The long-term fate of coastal communities around the globe could depend on the state of the high-latitude oceans. Mounting evidence suggests that the stability of the Greenland and Antarctic ice sheets, and hence sea level, is sensitive to changes in ocean temperature. In particular, warming at intermediate depths, which reaches the underbelly of the ice, has a large potential to erode the marine glacier termini and floating ice shelves that currently buttress the larger ice masses on land.

Two articles in this issue (page 519 and page 524) explore ocean warming in relation to the ice sheets. An analysis of observations underneath a floating ice shelf off West Antarctica leads to the conclusion that ocean warming and a more vigorous circulation were responsible for accelerating melt rates; a second study projects further rises in ocean temperatures at depths of 200–500 m for the twenty-first century that are particularly fast near the Greenland ice sheet but still larger than last century's warming off Antarctica. The studies are complemented by a Review article (page 506), concluding that the West Antarctic ice sheet is likely to remain largely intact over the coming century, but the possibility of future collapse cannot be excluded.

Looking over past publications on the topic of the waning ice sheets, the picture that emerges is one of a steep learning curve: scientific understanding of sea-level rise has evolved considerably in the past decade or so.

When the third assessment report of the Intergovernmental Panel on Climate Change was published ten years ago, much of the focus was placed on the expected thermal expansion of the ocean, the increase in volume that is directly attributable to rising water temperatures. Since then, rapid loss of ice mass in both Greenland and Antarctica has shifted attention to gains in ocean mass, as water is transferred from the land-based ice reservoirs into the oceans.
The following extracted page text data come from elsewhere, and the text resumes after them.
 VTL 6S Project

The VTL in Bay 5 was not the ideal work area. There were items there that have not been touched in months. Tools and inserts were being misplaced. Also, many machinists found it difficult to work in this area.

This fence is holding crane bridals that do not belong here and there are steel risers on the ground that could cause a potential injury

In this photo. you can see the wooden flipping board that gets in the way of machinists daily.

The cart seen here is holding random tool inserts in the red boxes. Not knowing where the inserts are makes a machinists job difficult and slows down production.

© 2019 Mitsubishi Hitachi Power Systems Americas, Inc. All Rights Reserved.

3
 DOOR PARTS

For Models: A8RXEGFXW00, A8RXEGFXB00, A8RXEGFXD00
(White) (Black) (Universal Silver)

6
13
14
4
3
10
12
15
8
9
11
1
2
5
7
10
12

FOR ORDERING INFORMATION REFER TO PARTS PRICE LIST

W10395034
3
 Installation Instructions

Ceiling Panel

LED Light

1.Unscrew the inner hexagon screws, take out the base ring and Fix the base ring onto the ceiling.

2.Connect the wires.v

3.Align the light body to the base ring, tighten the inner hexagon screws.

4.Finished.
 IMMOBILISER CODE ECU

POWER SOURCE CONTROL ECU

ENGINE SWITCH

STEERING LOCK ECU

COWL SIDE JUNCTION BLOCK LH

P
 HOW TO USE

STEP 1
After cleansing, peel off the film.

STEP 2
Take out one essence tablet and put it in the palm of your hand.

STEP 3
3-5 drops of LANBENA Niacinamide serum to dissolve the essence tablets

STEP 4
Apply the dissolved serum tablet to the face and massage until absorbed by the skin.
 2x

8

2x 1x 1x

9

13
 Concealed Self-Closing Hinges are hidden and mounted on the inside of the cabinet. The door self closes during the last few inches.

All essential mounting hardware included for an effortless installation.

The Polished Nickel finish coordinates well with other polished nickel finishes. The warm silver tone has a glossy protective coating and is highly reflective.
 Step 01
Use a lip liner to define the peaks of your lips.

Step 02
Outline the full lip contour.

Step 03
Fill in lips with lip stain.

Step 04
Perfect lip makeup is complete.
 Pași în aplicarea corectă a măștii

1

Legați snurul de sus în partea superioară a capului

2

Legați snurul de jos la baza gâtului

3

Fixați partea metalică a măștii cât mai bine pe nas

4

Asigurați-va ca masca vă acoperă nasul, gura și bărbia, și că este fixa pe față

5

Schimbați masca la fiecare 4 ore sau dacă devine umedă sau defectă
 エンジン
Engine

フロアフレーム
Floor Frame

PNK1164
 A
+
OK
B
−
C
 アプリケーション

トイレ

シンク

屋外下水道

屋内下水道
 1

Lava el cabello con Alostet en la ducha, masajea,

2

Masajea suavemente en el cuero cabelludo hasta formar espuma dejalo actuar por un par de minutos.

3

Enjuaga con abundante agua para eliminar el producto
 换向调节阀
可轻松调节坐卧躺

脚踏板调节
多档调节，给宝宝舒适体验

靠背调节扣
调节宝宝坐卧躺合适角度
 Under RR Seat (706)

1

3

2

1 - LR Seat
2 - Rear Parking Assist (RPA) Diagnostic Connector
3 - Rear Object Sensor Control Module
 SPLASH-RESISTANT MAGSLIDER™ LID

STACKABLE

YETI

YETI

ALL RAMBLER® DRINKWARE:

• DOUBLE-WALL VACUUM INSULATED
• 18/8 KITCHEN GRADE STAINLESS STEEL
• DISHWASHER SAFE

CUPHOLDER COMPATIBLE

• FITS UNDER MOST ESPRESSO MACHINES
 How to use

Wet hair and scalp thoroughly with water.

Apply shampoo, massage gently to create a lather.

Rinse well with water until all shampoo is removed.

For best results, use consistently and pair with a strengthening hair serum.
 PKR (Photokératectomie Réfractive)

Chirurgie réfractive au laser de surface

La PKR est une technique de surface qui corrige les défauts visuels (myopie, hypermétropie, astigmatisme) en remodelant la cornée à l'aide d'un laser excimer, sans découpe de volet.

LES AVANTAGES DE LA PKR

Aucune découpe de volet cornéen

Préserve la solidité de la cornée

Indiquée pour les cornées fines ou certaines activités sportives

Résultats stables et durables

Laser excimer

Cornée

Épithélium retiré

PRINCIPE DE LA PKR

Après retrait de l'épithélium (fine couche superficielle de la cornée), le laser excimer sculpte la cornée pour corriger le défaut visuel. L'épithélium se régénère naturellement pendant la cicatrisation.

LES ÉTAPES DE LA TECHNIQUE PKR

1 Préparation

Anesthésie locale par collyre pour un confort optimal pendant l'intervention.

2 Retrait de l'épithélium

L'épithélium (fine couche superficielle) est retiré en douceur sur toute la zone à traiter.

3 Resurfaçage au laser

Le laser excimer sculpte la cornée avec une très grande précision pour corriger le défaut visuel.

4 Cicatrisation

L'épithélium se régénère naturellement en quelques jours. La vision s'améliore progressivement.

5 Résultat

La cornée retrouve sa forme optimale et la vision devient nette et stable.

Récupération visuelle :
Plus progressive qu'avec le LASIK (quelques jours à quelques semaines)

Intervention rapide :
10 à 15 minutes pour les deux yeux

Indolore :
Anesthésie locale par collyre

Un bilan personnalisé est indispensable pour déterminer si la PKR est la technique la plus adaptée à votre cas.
The factors responsible for ice-sheet mass loss have come into sharper focus, too. The observed acceleration of the steady flow of ice from the large ice sheets into the sea was initially attributed to rising water pressure at the base of the ice sheet. Water generated through melting at the ice surface percolates downwards through crevasses and conduits in the ice, eventually lubricating the base of the ice sheet or glacier (Nature Geosci. 1, 297–304; 2008). But in addition, it turns out that ice loss is also induced by ocean warming. Relatively warm ocean water can eat away at the deeper parts of Greenland's marine-terminating glaciers and Antarctica's ice shelves (see, for example, http://www.nature.com/ngeo/focus/warm-ice-sheets/index.html). The process removes some of the buttressing of the land-based ice, and can lead to thinning and retreat by means of an accelerated flow of ice into the ocean.

Of the three largest ice reservoirs on Earth — the ice sheets in Greenland, West Antarctica and East Antarctica — the West Antarctic ice sheet is most vulnerable to warming waters. The Greenland and East Antarctic ice sheets are situated on relatively high ground, and will eventually be isolated from oceanic warmth if thinning and retreat continues. By contrast, much of West Antarctica's ice mass rests on rock below sea level, and will not be removed from the destructive influence of a warm ocean simply by retreat. Here, ocean warming at medium depths could have a substantial influence on the ultimate fate of the ice sheet.

Credit: IAN JOUGHIN APLL/UW

By unlucky coincidence, there are indications that intermediate-depth ocean warming near West Antarctica may also be a particularly persistent aspect of long-term climate change. A long-term climate model projection suggests that, even if carbon dioxide emissions are eliminated entirely by the year 2100, and global mean temperatures consequently stabilize, the Southern Ocean could continue to warm for thousands of years (Nature Geosci. 4, 83–87; 2011).

Most likely, catastrophic change is not imminent, and it will take several hundred years before a substantial fraction of the ice is lost by subsurface ocean warming. But a rise in intermediate-depth ocean temperatures will be virtually impossible to counter by geoengineering, should the need arise. It would be prudent to keep a close eye on ocean temperatures near the ice sheets — although the Southern Ocean with its harsh climate is one of the most difficult places in the world's oceans to monitor.